Tuesday, September 27, 2011

Oh, Wait, The Sun Was Just Out--But Now It's Gone

I wouldn't say that yesterday was rainy but we got nearly 1.5" for the day, and that's on top of the .75" we got on Sunday. Soggy, much? I stepped out onto the patio this morning to right the chairs blown over in yesterday's winds and the mat went "squish" when I stepped on it. Ugh. Good thing I had my slippers on. The leaves on the very ends of the branches of the tree in the front yard are turning red and the rest of them have lost the vivid green of summer. They're still green but a darker, less-translucent green than even a week ago. Durwood complains and complains about the shortening of the days and the drop in temps but then he's thrilled that football season has started. I told him I thought that football season is what causes the light to shrink and the air to chill but he isn't buying it. Perhaps if they abolished football we'd have year-round summer?
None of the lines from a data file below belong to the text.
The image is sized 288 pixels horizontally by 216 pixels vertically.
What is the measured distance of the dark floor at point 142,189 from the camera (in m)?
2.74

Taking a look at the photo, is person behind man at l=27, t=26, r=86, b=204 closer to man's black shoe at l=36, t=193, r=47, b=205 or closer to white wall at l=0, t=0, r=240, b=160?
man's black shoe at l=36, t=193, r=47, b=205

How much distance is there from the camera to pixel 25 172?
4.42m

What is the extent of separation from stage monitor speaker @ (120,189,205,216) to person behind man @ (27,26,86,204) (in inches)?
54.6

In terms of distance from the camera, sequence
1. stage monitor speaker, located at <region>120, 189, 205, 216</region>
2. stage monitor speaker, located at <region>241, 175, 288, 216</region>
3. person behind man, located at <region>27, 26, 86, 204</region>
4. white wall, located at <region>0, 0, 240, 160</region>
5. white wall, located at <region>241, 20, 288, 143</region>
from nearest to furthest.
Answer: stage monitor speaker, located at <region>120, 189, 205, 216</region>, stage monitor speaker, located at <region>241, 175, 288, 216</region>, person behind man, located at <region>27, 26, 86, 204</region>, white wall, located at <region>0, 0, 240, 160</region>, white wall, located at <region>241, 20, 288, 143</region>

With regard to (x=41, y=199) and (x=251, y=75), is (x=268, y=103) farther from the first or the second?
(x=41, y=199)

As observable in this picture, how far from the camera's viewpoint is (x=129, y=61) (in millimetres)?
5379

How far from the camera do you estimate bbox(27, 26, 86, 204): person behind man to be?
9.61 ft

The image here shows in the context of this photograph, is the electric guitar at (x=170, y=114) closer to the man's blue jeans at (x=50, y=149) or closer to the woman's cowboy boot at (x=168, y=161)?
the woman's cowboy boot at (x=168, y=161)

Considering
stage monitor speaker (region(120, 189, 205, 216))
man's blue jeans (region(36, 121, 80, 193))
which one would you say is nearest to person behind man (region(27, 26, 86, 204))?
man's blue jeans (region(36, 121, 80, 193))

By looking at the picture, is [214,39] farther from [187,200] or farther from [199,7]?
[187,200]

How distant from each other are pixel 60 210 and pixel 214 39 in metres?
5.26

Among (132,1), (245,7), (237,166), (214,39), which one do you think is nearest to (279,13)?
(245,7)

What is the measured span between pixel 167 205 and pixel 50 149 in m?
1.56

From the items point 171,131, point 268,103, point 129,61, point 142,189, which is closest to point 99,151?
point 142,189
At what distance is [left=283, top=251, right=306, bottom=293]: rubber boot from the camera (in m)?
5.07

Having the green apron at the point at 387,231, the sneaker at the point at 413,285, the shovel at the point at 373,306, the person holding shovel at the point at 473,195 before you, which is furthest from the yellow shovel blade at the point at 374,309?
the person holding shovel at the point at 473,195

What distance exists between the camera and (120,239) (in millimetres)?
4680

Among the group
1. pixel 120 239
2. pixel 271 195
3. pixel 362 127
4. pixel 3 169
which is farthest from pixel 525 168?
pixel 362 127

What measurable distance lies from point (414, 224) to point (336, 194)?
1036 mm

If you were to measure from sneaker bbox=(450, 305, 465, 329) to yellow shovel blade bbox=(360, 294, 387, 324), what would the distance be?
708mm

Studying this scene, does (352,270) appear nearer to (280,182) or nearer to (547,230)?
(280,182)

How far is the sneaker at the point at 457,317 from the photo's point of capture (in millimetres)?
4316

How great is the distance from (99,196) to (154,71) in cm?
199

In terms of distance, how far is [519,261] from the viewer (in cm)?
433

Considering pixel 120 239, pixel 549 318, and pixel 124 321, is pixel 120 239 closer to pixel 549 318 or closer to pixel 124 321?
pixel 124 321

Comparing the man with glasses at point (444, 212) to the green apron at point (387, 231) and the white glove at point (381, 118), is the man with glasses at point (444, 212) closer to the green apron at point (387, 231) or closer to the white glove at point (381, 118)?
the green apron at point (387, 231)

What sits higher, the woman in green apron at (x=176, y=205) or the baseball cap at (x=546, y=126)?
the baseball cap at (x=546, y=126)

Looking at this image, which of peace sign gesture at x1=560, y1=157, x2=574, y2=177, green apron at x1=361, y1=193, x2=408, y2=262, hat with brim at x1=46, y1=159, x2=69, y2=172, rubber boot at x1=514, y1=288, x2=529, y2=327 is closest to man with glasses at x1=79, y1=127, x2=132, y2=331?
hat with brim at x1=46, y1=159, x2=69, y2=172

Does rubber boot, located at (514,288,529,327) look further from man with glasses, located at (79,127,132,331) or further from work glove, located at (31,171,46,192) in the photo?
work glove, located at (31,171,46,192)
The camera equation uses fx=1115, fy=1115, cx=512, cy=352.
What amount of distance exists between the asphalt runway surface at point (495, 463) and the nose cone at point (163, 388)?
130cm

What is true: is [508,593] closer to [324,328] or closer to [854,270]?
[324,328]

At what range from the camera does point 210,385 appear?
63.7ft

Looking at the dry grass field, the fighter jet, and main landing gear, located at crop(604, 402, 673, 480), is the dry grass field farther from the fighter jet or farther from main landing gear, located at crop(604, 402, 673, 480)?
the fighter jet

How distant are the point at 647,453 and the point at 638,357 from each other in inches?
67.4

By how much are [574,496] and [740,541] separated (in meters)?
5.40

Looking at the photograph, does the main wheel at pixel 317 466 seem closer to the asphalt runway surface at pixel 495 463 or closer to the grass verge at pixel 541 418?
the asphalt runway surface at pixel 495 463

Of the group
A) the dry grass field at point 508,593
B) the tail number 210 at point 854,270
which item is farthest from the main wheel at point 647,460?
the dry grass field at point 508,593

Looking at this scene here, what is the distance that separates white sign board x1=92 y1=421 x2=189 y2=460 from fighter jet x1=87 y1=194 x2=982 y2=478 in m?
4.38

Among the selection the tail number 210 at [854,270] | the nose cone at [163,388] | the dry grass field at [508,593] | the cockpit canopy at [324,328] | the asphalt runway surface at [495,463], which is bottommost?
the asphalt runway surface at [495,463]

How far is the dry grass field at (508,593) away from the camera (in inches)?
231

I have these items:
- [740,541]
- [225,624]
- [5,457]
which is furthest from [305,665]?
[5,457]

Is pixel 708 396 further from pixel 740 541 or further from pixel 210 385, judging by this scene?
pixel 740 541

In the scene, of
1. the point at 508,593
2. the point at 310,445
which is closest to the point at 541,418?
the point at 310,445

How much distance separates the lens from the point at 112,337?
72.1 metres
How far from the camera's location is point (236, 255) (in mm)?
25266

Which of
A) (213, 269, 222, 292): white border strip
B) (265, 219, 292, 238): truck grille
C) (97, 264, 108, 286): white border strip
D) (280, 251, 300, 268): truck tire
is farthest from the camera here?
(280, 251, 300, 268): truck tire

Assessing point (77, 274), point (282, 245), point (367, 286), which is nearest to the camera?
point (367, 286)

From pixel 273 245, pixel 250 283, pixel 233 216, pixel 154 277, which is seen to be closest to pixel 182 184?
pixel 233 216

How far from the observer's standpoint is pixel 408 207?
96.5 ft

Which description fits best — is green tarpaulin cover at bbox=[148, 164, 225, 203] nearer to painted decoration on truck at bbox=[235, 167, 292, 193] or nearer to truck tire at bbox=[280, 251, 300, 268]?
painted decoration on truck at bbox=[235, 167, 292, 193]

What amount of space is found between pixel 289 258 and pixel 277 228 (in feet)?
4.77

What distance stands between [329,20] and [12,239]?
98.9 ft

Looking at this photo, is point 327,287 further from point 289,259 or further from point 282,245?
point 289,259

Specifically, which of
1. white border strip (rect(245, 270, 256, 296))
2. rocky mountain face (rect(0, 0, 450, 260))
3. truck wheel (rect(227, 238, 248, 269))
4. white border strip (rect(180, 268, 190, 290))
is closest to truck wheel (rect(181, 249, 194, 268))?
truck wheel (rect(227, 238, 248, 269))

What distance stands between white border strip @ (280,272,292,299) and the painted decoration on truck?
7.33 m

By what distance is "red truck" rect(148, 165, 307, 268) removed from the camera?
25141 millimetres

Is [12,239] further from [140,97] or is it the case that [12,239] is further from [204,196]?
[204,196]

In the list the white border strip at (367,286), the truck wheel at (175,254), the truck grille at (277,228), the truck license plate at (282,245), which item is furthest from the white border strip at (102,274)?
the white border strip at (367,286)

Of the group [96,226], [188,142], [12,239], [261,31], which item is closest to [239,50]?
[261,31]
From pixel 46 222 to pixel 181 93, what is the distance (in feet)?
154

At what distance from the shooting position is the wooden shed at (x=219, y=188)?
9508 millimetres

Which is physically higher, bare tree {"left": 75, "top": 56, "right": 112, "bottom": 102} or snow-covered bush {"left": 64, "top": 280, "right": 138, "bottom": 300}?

I'm getting darned tired of having my mind skittering around from thought to thought like a cow on ice. I can't seem to get it to light these days. I'd need a 72 hour day to come anywhere near doing what I'd like to do in a day. I try to multi-task but that just leads to disaster on all fronts. Is there a cure for mental-pause? And how come they discontinued the pens that I like best? Pentel used to make one called Rock 'n Write (lame, I know) in black, red, and blue and I loved the way they wrote. I bought a few, bought a few more, and then couldn't find them. I asked at Office Depot and was told they were discontinued. I thought perhaps that they'd reissue them with a different case and name, but no. They're kind of like a gel pen but with a ballpoint nib. No one else makes anything that feels the same in my hand and, believe me, I've tried. My pen jar is full of rejects. Stuff like that just pisses me off. I'm like the angel of death, whatever I like no one else does and it's discontinued. What's the deal? I'm cool, aren't I? (don't all answer at once)

September 26--Claude Monet, The Parc Monceau. Every day the clutch of nannies cluster in the park like a flock of drab hens with their colorful chicks. The sturdy country girls in their much-laundered uniforms are a stark contrast to their tiny charges dressed in the best. The low burble of their voices soothes the ear. They brag and compare as if the children are their own. "Marie-Terese can say her numbers." "Gaston climbs the stairs." There's a hierarchy among them that has little to do with the nannies themselves. It's the status of their employers that determines their place in the group. Le Turk sidles up to the one at the top, compliments her, and gains access to her master's life by flattery. He's in the market for his next acquisition and he thinks a rich man's child might be exactly what he's looking for.

Beware. Flattery can be dangerous. Keep your chicks close and your ears open. Especially in parcs in Paris a hundred years ago. Off to work.
--Barbara

1 comment:

Zoe Muzak said...

I feel the same way... when I finally find something I like, I go to get another one only to find it's been discontinued.

And of course, the things I really want don't even exist... or at least not with the details I'd expect.